Aunque me estaba resultando más difícil explicárselo a Sophie que a tío Axel, seguí intentando simplificárselo en palabras hasta que de repente noté que había desaparecido la luz y que estaba hablando a una figura que apenas veía. Corté para preguntar:

—¿Hay ya suficiente oscuridad?

—Si —replicó—. Tendremos más posibilidades si andamos con cuidado. ¿Puedes caminar? No está lejos.

Me puse de pie, notando la rigidez y las magulladuras, pero ninguna otra cosa peor.

Por lo visto, Sophie se orientaba mejor en la oscuridad que yo, porque me cogió la mano y me condujo sin tropezar.
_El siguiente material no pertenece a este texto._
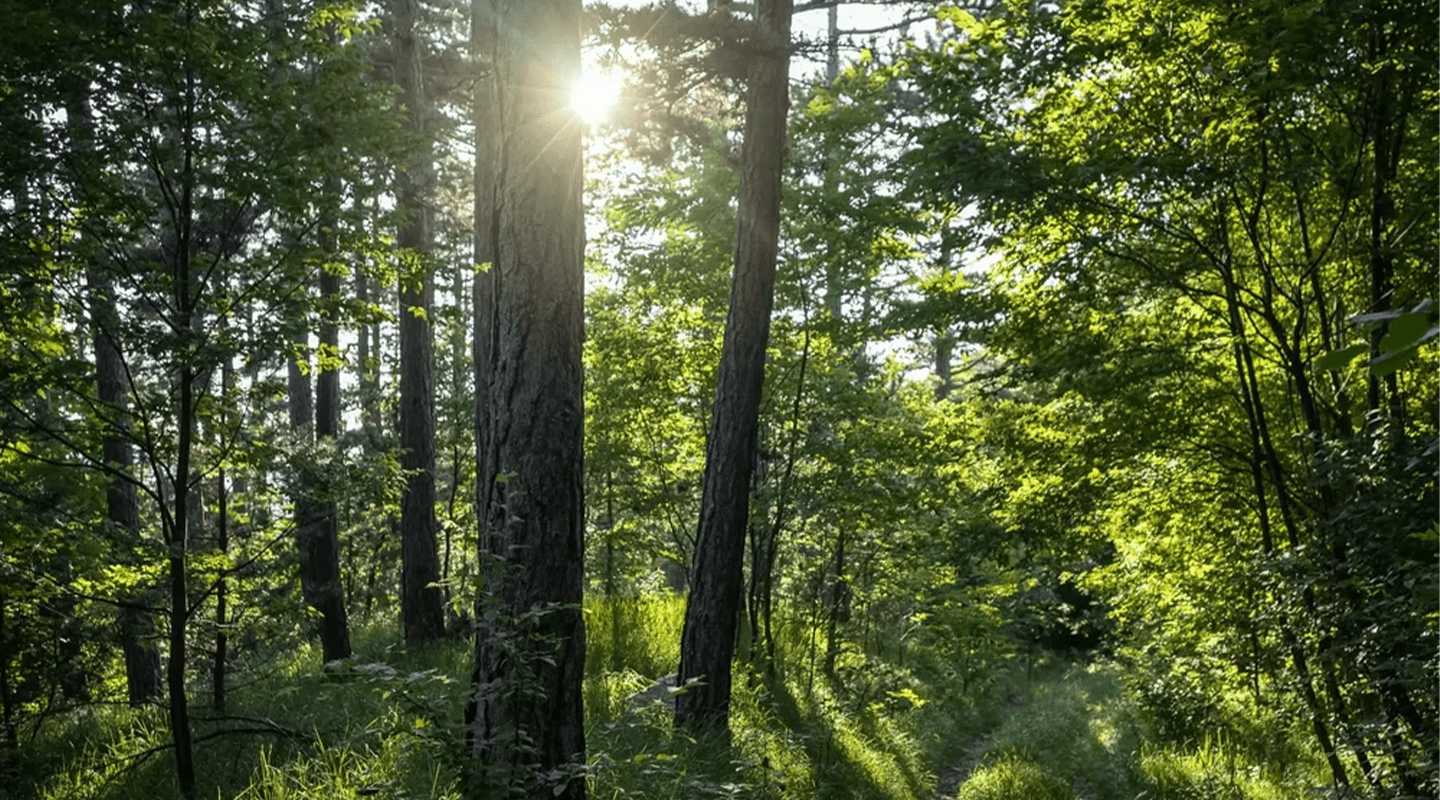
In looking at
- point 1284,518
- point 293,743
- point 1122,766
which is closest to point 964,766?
point 1122,766

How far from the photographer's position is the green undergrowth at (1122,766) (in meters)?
7.96

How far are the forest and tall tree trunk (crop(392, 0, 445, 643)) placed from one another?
5 centimetres

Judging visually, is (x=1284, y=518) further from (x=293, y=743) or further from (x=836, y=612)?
(x=836, y=612)

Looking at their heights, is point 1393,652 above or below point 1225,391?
below

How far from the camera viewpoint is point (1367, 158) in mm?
6219

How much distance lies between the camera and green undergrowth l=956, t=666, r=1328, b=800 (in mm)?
7957

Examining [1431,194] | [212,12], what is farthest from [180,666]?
[1431,194]

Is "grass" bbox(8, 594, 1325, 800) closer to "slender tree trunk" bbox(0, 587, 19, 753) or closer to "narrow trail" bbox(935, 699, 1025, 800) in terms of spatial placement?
"narrow trail" bbox(935, 699, 1025, 800)

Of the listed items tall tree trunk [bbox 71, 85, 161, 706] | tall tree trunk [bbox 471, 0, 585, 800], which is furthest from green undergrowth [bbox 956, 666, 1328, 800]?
tall tree trunk [bbox 71, 85, 161, 706]

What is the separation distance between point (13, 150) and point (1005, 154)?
600 centimetres

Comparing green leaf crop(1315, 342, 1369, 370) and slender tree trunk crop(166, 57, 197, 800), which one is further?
slender tree trunk crop(166, 57, 197, 800)

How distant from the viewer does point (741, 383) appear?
7516 millimetres

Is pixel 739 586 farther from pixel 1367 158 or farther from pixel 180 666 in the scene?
pixel 1367 158

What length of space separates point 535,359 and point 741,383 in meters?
3.75
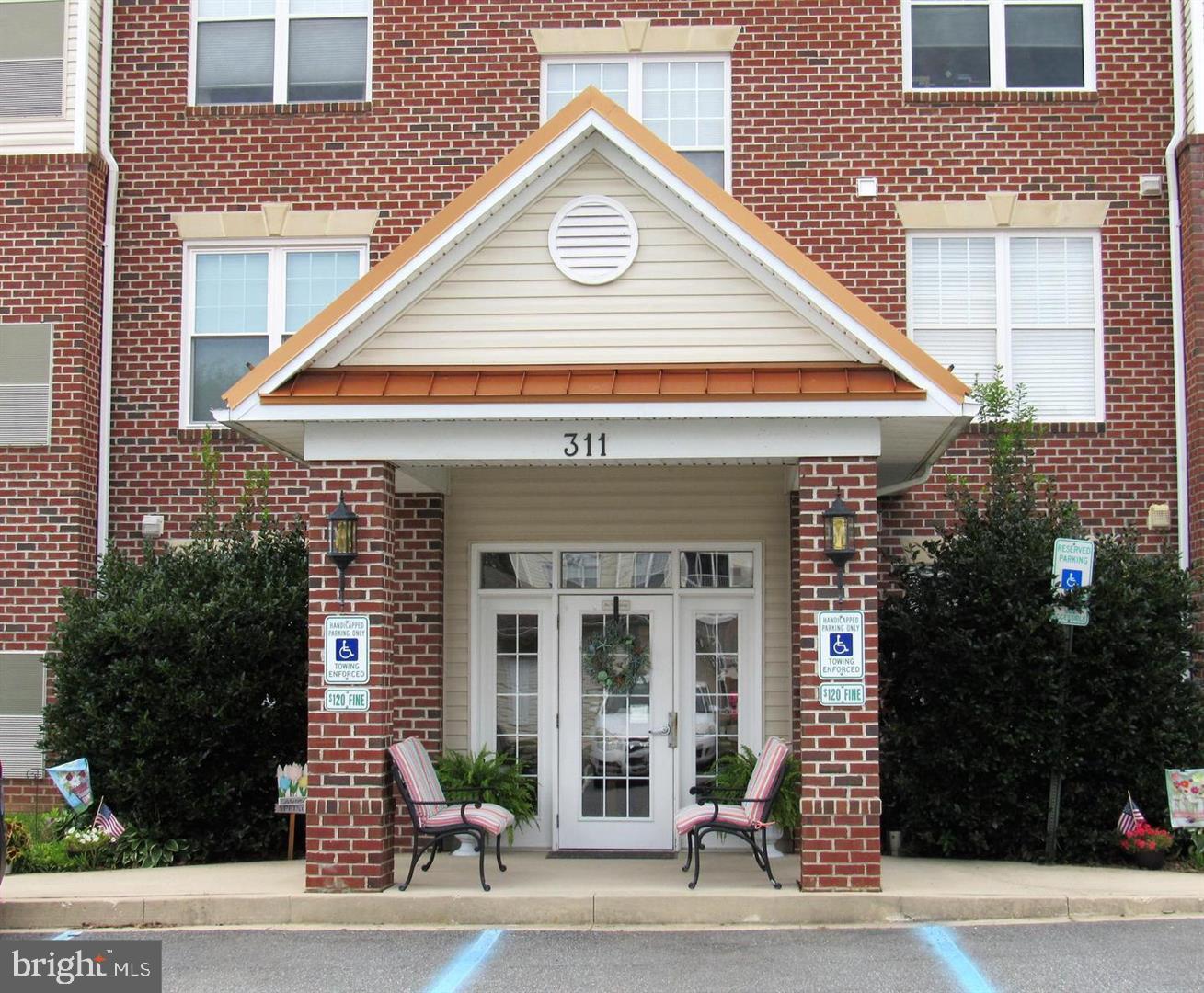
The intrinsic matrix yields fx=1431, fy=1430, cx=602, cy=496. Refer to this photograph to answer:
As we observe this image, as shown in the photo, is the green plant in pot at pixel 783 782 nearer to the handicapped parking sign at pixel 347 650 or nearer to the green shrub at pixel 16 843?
the handicapped parking sign at pixel 347 650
Nos mantuvimos próximos a los árboles, pero como a mi izquierda vi centellear algunos fuegos, deduje que estábamos orillando el campamento.

Seguimos rodeándolo hasta que llegamos al corto peñasco que cerraba la parte noroeste, y luego continuamos caminando en las sombras a lo largo de otros cincuenta metros más o menos. Por fin se detuvo Sophie y colocó mi mano en una de las toscas escalas que había visto en el frente rocoso.

—Sígueme —me susurró, mientras iniciaba el ascenso.